Enviada em 16/06/2020
Ao analisar a história da humanidade, identifica-se altas taxas de mortalidade nas populações, entre as principais causas destaca-se uma - epidemias. Entretanto, o avanço da medicina trouxe esperança na luta contra os inimigos invisíveis, antibióticos e vacinas elevaram a expectativa de vida daqueles que os usufruem. Porém, hoje, mesmo com os progressos na área epidemiológica, ainda enfrenta-se graves problemas sanitários, entre as raízes deles estão a desinformação da sociedade e má organização do Estado brasileiro em relação ao enfrentamento de epidemias.
Em primeiro plano, é válido destacar a importância da difusão de informações para a sociedade. Num cenário epidemiológico, é necessário que a população tenha conhecimento sobre o combate à proliferação de doenças, pois ela é fundamental no controle a epidemia, a falta de informação verdadeira abre caminho para inverdade, as “Fake news”. Por meio das redes sociais elas se alastram - até mais rápido que a própria doença- evento perigoso, pois pode levar a descrença em autoridades científicas, que agrava ainda mais a situação.
Em segundo lugar, é preciso debater sobre a negligência organizacional do Estado na prevenção desse mal. Segundo o físico Stephen Hawking a " inteligência é a capacidade de se adaptar à mudança “. Ao relacionar o pensamento do físico britânico às medidas do governo brasileiro no enfrentamento a epidemias, não pode-se usar o adjetivo hawkiano aos governantes tupiniquins.
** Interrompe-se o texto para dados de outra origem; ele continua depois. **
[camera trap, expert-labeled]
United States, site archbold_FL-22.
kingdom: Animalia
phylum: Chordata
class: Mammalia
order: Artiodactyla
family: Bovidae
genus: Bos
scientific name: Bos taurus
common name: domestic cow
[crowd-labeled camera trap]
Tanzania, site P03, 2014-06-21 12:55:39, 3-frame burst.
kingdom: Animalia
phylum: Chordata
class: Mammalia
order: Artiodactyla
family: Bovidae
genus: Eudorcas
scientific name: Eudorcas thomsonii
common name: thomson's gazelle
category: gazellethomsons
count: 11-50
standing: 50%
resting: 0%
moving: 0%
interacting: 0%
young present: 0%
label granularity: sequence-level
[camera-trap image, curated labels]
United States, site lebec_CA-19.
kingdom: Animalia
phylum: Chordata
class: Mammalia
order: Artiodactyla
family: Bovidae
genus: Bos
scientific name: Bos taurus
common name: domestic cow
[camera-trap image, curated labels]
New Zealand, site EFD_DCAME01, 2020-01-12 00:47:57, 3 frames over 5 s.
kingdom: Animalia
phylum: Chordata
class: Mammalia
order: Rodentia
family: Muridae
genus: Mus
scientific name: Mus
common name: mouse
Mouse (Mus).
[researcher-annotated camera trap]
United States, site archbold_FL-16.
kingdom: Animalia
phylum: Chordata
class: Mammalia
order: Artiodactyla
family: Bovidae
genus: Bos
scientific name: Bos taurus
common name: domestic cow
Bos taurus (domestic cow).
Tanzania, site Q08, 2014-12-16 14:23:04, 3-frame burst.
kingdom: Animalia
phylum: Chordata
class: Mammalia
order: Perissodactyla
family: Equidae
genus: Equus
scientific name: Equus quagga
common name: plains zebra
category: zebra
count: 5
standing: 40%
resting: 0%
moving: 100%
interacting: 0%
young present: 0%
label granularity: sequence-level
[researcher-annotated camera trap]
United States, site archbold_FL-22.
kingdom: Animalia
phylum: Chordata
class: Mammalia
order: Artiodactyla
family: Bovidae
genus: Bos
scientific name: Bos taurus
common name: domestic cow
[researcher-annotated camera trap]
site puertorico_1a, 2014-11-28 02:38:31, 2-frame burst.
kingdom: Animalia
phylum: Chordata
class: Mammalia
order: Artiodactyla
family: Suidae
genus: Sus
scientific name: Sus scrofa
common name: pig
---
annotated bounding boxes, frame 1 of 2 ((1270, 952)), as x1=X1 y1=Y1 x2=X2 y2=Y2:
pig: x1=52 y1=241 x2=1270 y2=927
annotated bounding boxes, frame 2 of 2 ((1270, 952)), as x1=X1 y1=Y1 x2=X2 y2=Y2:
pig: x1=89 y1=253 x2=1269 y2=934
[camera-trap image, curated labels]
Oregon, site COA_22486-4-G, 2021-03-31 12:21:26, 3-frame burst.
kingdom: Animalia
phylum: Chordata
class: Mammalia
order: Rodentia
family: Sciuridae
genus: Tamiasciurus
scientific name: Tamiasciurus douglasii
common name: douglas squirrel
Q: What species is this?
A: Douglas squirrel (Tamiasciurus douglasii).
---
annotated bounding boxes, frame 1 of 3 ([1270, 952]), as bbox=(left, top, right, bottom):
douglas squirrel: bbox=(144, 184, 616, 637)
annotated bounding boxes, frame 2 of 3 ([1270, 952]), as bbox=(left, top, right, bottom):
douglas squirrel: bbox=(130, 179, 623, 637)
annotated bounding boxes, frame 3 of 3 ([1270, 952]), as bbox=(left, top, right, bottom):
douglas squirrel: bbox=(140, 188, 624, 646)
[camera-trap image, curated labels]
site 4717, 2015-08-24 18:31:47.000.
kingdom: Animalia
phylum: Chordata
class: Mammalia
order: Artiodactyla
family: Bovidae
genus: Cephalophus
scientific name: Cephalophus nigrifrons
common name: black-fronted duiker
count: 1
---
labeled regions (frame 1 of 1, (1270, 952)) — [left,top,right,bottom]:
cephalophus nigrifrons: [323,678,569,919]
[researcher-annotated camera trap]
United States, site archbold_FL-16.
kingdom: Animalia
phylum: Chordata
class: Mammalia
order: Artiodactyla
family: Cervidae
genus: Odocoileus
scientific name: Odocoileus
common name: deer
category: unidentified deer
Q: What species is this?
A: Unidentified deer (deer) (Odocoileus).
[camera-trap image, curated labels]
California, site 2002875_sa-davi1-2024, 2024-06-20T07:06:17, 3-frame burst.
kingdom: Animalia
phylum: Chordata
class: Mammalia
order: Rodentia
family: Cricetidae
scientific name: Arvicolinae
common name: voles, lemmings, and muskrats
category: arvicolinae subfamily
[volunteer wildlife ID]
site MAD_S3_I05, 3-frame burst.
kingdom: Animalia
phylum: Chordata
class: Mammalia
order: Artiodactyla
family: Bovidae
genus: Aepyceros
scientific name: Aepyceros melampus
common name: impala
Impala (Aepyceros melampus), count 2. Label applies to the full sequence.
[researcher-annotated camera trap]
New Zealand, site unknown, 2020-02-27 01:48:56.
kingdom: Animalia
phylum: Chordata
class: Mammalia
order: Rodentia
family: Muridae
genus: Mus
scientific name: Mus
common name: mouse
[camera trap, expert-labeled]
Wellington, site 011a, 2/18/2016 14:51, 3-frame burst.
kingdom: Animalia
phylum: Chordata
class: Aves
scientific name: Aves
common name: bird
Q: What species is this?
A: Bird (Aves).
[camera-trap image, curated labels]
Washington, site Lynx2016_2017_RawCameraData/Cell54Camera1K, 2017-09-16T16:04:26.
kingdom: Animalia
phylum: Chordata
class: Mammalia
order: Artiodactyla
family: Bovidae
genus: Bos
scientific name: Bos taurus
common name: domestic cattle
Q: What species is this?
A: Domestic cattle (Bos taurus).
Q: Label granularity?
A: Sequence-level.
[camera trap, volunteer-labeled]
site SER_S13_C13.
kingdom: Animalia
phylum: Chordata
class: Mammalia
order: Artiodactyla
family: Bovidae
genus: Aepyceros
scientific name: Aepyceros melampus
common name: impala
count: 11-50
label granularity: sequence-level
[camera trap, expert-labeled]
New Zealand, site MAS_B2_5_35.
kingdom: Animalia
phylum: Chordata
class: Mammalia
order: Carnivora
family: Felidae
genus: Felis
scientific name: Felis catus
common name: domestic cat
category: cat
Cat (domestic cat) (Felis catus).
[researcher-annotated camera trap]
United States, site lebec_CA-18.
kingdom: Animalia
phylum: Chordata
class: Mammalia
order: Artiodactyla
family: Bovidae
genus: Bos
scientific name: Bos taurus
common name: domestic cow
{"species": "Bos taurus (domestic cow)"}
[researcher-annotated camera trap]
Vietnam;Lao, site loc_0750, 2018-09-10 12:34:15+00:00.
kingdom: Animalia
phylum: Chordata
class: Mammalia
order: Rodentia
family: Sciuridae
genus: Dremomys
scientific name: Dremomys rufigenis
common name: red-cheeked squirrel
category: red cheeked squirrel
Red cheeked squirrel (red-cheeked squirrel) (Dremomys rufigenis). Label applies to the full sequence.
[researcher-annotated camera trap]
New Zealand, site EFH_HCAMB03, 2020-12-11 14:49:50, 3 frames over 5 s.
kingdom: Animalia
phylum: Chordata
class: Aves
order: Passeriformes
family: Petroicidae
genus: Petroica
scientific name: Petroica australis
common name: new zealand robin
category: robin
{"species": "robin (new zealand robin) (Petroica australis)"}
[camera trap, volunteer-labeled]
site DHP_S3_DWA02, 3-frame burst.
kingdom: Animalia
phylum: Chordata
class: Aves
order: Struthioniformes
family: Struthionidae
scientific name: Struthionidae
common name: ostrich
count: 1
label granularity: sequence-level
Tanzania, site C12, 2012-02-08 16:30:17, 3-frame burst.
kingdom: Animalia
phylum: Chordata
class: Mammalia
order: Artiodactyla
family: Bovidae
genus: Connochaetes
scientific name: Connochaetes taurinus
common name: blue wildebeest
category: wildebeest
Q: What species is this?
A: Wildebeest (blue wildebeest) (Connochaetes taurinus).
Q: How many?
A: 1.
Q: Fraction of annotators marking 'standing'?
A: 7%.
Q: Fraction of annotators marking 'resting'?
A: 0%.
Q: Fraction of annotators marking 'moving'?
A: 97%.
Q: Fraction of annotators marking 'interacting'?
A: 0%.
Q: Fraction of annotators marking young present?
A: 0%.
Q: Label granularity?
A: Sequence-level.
Fato esse, deve-se por eles não adaptarem-se as mudanças trazidas por pandemias anteriores e não adotarem sistemas eficazes de prevenção o que permite que novas pestes surjam no país.
Fica evidente, portanto, que nem população, nem governo enfrentam epidemias da maneira mais efetiva, necessitando de mudanças. O Estado, por meio do Ministério da Saúde em cooperação com a mídia brasileira deve difundir informações claras, didáticas e objetivas para alertar o povo sobre os perigos e instruções como reportagens, matérias e vídeos educacionais, para que assim, a população aja em concordância com a ala científica no enfrentamento aos surtos patológicos. Há também, utilidade do poder executivo, via prefeitura, organizar grupos de agentes de saúde e da vigilância sanitária, para trabalharem juntos em ação à prevenir surtos de doenças em bairros e pequenos municípios.Quem sabe assim, torne-se possível alcançar uma sociedade com pequenos números de mortes por epidemias.